Akan tetapi beberapa saat kadang aku berpikir jika tidak segera bangun kasihan, ibu pasti menunggu. Beliau berprinsip tak akan memulai makan jika semua anggota belum kumpul. Tidak hanya ketika sahur, di waktu berbuka pun demikian. Bahkan sering beliau hanya sekadar membatalkan puasa dan belum makan sebelum bapak pulang shalat tarawih di masjid.
Barangkali inilah yang ibu ajarkan sebagai sikap ksatria. Sikap yang tentunya mahal dan tidak setiap orang memilikinya. Hal itulah yang tidak aku temui di pondok saat ini. Aku sadari juga bahwa tidak semua santri demikian akan tetapi beberapa di antaranya aku temui. Santri tersebut sering makan sendiri dan meninggalkan temanya yang lain. Sungguh hal ini adalah keegoisan di tengah komunitas santri yang egaliter.

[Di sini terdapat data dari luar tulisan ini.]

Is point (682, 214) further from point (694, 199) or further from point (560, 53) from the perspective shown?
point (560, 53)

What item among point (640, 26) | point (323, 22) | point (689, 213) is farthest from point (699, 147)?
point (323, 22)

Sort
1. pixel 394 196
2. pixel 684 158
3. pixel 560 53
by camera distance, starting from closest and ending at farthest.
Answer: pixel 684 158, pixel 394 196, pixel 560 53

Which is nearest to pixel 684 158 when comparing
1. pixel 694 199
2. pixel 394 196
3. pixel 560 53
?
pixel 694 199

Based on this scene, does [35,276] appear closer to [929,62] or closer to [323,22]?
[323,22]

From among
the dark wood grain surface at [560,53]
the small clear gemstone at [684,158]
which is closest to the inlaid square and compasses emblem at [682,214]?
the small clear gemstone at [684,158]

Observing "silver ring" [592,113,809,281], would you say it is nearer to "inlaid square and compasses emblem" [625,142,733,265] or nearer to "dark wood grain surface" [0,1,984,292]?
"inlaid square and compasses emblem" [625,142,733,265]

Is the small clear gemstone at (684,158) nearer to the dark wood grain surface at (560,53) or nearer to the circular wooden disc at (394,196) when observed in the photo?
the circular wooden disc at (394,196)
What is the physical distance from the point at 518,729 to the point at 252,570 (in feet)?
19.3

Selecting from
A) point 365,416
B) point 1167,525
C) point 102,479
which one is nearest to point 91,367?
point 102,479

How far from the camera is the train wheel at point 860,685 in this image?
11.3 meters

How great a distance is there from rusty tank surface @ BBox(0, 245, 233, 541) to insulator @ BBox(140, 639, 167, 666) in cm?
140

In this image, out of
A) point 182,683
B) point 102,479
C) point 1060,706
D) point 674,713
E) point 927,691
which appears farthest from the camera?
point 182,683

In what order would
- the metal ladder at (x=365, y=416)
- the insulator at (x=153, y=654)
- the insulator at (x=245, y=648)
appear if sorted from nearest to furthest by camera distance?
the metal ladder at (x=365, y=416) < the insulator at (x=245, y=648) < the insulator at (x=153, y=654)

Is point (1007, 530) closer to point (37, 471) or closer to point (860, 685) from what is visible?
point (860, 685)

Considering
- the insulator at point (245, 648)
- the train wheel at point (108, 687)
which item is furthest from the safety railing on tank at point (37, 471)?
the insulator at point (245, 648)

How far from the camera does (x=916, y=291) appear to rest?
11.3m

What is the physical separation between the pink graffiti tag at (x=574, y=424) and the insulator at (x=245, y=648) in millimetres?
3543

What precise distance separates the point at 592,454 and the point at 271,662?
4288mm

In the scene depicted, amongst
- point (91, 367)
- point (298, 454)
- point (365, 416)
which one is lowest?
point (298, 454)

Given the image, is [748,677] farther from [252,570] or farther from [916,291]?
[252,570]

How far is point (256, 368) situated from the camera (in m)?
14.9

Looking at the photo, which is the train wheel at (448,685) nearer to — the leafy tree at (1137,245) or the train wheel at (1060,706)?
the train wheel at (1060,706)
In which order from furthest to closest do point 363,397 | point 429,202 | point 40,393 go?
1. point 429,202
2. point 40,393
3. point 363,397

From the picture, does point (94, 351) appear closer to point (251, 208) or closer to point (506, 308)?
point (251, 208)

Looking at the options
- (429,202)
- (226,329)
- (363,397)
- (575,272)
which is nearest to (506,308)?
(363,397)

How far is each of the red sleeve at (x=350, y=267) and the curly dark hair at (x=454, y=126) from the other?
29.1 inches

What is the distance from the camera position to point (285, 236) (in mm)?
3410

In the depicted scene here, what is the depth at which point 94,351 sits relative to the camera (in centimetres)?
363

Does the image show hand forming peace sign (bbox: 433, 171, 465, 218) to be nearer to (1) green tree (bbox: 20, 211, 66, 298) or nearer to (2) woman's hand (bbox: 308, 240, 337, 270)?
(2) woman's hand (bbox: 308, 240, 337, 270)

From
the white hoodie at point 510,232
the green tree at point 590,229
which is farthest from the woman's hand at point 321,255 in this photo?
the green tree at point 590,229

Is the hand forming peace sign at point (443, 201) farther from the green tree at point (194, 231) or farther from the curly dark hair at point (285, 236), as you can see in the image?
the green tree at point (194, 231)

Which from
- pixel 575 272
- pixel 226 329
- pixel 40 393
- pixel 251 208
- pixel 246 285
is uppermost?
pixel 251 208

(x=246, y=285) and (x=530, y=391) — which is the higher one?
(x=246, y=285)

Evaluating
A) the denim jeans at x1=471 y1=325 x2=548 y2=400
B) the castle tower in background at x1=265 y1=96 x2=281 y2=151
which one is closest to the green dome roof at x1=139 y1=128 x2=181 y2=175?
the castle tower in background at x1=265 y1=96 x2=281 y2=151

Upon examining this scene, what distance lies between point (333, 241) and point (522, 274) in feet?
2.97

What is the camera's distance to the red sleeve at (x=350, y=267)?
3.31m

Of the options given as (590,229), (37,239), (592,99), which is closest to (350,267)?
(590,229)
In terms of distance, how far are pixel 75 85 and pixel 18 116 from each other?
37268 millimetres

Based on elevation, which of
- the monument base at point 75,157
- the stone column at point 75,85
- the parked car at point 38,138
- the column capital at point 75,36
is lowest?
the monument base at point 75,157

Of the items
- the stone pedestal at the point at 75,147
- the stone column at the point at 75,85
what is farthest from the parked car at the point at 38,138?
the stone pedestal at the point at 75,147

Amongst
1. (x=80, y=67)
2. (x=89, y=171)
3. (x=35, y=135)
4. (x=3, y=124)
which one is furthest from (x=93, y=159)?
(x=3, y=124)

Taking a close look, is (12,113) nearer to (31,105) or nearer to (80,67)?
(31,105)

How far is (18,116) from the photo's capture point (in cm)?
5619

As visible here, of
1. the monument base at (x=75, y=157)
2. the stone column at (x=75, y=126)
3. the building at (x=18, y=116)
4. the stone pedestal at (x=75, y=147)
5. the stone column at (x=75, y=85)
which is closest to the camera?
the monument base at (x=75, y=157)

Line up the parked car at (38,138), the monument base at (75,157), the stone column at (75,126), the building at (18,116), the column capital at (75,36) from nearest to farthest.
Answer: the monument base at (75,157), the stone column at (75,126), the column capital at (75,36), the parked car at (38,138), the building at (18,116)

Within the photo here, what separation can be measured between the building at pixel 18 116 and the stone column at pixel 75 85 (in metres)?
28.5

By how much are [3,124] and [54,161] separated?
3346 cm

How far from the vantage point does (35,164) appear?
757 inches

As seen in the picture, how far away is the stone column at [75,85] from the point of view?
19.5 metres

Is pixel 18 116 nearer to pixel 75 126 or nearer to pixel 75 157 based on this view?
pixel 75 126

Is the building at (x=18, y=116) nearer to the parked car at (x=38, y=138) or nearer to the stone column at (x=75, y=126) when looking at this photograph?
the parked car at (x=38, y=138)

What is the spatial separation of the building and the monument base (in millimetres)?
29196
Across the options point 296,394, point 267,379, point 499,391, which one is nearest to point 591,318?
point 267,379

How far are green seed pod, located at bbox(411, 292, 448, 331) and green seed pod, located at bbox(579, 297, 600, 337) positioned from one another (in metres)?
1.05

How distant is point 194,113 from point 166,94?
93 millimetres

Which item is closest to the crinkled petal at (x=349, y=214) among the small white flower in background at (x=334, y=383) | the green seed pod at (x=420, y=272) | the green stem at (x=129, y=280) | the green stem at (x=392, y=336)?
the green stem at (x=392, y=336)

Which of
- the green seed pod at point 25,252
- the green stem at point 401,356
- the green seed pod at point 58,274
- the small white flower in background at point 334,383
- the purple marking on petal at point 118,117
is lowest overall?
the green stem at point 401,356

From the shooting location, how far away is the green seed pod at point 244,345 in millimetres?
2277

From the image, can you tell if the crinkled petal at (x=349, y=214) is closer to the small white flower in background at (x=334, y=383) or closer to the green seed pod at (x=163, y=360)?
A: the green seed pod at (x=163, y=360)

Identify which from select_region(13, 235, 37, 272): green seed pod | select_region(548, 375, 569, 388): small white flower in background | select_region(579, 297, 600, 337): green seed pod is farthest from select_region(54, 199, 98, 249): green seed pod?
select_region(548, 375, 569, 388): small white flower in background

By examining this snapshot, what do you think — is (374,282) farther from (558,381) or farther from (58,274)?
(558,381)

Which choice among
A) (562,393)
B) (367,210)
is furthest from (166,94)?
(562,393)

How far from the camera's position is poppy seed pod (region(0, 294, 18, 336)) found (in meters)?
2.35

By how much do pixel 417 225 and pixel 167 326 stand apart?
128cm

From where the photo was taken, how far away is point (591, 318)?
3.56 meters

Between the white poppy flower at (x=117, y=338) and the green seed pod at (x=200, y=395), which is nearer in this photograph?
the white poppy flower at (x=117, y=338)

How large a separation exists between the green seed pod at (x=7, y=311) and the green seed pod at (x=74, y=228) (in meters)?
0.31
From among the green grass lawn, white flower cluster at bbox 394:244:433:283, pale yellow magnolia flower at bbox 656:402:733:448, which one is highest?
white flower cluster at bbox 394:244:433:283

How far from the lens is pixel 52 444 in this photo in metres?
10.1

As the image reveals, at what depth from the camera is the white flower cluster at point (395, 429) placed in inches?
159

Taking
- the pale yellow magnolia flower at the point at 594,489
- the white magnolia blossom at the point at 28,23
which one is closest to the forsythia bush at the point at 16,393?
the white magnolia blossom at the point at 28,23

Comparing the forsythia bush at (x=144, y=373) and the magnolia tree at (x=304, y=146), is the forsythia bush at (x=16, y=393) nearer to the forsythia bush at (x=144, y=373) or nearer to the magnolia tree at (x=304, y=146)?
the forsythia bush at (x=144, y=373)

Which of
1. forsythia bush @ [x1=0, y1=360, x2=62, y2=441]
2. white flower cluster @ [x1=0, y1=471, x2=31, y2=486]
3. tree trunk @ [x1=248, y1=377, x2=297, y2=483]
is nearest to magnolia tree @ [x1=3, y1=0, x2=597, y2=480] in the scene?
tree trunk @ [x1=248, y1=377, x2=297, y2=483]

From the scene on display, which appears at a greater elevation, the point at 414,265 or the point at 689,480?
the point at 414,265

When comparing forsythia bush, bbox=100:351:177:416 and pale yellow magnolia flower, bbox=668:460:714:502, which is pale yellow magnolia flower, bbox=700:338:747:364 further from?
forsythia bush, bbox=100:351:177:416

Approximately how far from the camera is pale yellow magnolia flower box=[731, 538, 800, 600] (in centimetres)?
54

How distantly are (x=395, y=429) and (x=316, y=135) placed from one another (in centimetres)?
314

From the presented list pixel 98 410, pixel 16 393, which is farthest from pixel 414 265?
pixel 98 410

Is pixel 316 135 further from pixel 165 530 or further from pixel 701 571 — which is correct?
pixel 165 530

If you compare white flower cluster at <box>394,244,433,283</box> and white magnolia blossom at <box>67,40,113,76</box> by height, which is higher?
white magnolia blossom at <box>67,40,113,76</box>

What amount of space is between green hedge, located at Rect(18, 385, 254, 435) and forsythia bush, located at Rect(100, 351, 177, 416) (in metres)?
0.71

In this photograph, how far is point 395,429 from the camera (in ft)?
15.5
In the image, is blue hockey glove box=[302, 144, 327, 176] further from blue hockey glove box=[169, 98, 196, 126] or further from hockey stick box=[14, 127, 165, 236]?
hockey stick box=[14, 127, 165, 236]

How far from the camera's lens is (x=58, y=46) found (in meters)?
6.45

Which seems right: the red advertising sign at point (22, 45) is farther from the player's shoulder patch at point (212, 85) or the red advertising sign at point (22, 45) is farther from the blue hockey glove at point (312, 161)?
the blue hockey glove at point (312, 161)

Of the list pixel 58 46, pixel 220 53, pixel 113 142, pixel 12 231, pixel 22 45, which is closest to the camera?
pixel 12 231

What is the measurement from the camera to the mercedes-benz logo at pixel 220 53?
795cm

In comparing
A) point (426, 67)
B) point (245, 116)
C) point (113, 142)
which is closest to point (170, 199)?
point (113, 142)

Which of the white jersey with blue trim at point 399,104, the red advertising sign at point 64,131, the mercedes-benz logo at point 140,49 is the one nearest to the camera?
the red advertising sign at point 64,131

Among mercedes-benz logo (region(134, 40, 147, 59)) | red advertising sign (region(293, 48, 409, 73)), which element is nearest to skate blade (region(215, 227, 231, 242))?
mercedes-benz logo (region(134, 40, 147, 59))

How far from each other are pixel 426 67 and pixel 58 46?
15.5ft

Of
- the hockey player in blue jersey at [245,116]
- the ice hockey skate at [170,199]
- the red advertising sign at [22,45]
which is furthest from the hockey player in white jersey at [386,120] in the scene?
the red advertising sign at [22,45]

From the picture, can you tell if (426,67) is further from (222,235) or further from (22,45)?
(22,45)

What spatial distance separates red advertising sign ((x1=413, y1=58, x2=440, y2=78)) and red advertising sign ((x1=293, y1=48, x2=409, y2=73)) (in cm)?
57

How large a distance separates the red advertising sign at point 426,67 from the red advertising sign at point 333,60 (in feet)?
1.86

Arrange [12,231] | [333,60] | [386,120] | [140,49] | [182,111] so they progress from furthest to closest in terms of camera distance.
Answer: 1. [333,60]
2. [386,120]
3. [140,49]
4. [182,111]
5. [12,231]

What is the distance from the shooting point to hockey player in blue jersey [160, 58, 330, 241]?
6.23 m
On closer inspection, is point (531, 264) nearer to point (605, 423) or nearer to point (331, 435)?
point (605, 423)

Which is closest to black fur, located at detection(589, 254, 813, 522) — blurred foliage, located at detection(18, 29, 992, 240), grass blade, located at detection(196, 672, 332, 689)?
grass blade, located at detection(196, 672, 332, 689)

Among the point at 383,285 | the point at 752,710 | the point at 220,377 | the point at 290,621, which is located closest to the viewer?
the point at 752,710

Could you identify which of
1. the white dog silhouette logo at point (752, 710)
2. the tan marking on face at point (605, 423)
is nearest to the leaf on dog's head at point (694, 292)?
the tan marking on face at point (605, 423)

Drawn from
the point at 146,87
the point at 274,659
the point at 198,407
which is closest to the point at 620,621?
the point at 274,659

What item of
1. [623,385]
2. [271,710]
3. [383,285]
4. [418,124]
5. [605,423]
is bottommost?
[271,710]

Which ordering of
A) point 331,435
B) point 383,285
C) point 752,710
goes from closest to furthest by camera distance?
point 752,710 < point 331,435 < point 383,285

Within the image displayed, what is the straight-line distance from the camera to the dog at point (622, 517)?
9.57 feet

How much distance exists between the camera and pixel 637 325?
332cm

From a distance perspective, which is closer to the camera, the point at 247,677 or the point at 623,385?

Seharusnya di momen ramadhan ini kita belajar dari ibu atau siapapun bahwa bersikap lebih mementingkan orang lain adalah bagian dari jiwa ksatria. Dengan sikap itulah keegoisan dalam diri bisa dikikis. Sungguh ajaran mementingkan kepentingan umum daripada pribadi harus menjadi habituasi. Karena jika tidak dibiasakan sejak dini orang akan merasa benar sendiri dan merasa semua milik gue. Mari introspeksi diri.